Behind him, in the smoke and debris of the ruined hallway, Elena saw Dorian Pemberton. The old man leaned on a cane, his suit immaculate despite the chaos around him, his smile thin and triumphant.
“You destroyed the batch,” Dorian said, his voice carrying across the room with the weight of a man who had already won. He held up a single vial, the liquid inside catching the light. “But one drop is enough to make your son human forever. Where is he, Killian? In your stone den?”
Killian appeared behind Dorian like a shadow given form. His tactical gear was torn, his knuckles bloodied, his eyes burning with a fury that made the air itself feel charged. He had fought through the remaining mercenaries, had taken down two more bodyguards to reach this hallway, but he was too late. Victor was already inside. Dorian was already watching.
“Don’t touch him,” Killian said, the words low and terrible.
“I won’t touch him,” Victor said. “You will. You’ll take this syringe, and you’ll give your son the cure, and then you’ll walk away from everything you’ve ever been. Or I’ll put it in his neck myself, and I’ll make sure it hurts.”
Liam backed against the wall, his eyes fixed on the syringe. The gold flicker intensified, brighter than Elena had ever seen it. The boy’s small hands clenched into fists, and a sound escaped his throat—not a growl, not a word, but something in between, something that vibrated in the air like the hum before lightning strikes.
Victor hesitated.
The distraction lasted only a second. But a second was enough.
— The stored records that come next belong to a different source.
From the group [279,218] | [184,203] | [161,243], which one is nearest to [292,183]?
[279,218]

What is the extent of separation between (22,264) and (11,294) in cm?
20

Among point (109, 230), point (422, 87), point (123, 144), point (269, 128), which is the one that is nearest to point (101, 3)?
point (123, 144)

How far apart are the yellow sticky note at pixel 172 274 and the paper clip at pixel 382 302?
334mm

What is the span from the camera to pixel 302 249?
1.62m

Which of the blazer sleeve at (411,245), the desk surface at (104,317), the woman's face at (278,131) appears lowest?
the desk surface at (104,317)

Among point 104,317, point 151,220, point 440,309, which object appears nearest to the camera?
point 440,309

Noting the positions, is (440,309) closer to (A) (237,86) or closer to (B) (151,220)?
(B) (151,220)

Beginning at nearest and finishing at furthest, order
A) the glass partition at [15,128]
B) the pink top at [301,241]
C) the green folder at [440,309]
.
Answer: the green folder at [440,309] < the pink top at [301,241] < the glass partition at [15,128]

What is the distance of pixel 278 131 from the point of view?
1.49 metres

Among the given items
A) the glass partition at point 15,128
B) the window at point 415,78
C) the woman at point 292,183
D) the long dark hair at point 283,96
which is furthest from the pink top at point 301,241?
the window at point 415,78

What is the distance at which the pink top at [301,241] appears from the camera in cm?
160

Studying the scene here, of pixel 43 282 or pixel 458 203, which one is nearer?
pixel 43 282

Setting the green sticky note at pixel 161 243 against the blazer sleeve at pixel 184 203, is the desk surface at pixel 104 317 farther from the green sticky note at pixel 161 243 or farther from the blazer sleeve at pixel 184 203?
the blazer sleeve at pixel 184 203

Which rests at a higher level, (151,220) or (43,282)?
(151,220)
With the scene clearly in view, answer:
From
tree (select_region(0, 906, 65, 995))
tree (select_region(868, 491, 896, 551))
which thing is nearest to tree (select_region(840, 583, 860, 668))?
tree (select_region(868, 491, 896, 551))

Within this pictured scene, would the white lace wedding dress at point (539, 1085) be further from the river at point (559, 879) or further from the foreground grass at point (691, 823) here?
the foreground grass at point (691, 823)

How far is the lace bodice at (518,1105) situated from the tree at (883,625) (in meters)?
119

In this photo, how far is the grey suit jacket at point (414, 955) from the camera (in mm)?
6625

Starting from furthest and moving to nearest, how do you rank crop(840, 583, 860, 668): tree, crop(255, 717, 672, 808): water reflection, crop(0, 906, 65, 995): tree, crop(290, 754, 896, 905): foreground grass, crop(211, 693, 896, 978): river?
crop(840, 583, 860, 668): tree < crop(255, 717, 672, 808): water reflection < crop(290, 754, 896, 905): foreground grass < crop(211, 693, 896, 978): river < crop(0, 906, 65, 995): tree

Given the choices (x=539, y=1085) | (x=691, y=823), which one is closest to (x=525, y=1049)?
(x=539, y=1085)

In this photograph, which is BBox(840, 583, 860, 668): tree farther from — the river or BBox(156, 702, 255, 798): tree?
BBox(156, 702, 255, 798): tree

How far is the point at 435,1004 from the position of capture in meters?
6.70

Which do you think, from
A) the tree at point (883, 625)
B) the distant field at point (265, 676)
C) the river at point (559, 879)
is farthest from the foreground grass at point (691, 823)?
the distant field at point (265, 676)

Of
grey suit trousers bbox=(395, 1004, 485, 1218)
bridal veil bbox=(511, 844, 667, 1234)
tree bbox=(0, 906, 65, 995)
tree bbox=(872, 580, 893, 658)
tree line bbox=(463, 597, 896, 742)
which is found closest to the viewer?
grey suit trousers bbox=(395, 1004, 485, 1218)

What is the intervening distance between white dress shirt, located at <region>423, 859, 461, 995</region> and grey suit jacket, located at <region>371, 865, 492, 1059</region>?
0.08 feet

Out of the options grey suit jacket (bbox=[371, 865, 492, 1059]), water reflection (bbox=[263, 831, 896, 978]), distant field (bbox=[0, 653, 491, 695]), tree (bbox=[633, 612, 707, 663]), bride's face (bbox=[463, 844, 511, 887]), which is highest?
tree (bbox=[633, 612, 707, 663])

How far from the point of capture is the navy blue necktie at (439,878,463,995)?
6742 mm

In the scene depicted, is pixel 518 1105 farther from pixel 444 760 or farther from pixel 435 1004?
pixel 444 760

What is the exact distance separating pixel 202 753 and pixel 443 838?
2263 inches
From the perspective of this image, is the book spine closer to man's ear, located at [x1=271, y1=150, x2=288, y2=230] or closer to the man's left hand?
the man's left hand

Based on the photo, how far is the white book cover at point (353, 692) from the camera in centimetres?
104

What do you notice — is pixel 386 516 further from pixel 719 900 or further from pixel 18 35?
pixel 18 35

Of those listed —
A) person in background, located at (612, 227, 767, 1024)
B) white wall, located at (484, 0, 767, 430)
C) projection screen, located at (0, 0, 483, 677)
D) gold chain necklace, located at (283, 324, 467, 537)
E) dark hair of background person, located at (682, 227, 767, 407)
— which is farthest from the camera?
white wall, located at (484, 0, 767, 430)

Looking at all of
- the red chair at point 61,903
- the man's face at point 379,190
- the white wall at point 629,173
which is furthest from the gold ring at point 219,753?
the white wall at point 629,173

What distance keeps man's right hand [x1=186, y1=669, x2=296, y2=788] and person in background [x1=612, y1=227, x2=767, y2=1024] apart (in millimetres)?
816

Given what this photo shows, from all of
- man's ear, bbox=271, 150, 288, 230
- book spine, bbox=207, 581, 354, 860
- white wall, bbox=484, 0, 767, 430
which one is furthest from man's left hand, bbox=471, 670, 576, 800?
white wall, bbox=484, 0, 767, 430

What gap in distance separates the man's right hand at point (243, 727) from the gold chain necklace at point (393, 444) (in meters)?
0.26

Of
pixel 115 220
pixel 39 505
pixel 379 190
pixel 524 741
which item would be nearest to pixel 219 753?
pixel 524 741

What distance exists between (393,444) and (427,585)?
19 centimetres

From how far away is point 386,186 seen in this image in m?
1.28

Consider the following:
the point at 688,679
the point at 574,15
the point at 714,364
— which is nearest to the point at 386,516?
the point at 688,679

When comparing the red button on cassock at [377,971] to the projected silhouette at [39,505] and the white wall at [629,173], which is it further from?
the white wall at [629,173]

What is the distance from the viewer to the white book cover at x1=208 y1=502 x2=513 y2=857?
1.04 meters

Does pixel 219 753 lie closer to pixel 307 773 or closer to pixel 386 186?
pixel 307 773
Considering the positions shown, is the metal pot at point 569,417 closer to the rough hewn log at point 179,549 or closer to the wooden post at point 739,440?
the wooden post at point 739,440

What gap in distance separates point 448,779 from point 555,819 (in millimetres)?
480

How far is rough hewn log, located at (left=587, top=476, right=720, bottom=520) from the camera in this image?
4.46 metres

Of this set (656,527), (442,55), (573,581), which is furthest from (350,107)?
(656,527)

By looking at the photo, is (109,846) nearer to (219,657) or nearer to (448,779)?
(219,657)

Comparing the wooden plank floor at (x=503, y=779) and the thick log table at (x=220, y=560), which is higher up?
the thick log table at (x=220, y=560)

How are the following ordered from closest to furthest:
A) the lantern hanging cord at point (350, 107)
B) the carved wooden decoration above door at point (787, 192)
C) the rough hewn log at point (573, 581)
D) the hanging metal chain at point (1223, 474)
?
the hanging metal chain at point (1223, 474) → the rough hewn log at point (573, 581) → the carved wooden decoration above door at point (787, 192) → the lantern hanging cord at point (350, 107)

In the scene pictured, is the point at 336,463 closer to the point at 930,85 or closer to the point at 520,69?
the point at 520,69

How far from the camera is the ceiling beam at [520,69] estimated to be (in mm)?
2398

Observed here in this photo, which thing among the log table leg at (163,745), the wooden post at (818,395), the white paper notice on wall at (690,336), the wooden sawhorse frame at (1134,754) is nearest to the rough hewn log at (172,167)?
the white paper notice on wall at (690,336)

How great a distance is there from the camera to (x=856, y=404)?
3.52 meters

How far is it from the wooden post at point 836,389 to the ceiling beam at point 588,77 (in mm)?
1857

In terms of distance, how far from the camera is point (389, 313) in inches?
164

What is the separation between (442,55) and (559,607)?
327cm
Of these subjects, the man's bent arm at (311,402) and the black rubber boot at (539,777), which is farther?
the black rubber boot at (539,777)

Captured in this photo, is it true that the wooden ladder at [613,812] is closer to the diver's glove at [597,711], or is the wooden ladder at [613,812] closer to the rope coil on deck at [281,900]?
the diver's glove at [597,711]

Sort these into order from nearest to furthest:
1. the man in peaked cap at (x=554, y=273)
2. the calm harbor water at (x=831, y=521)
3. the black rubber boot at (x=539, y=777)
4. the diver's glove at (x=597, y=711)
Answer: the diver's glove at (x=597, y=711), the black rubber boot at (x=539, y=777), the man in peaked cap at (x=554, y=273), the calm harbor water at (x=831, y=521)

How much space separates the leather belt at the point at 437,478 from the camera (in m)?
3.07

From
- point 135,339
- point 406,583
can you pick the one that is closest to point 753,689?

Elena swung the fire extinguisher with everything she had. The heavy metal cylinder connected with Victor’s arm, and she felt bone give way. The syringe flew from his grip, spinning through the air and shattering against the concrete floor.
Victor screamed. The amber liquid pooled and steamed, eating into the concrete where it landed, and Elena brought the extinguisher back for another swing.
Killian moved at the same moment. He grabbed Dorian by the collar of his immaculate suit and slammed the old man against the wall, one hand closing around the vial Dorian still held. The glass cracked against Killian’s palm, the edges cutting into his flesh, but he didn’t let go.
“Smash it,” Killian said, his voice a blade. “Smash the vial, or I tear it from your hand and shove it down your throat.”
Dorian’s smile never wavered. Blood trickled from his nose, ran down his chin, but his eyes were bright with something that looked like victory.
“You think this wins?” Dorian said. He tightened his grip on the vial.
Killian’s hand closed over Dorian’s, and he squeezed.
The glass shattered.
The cure sprayed across Killian’s knuckles, across Dorian’s shirtfront, across the concrete floor where it hissed and burned. The last drop of wolfsbane concentrate that existed in the world soaked into Killian’s torn skin, and he felt the chemical burn, felt the wolf recoil inside him, felt the pain of a thousand tiny needles threading through his veins.
But it was done.
The vial was empty. The cure was destroyed.
And Dorian laughed, bloodied. “You think this wins? The cure recipe is in my mind. I will hunt your pup to the ends of the earth. You are never free.”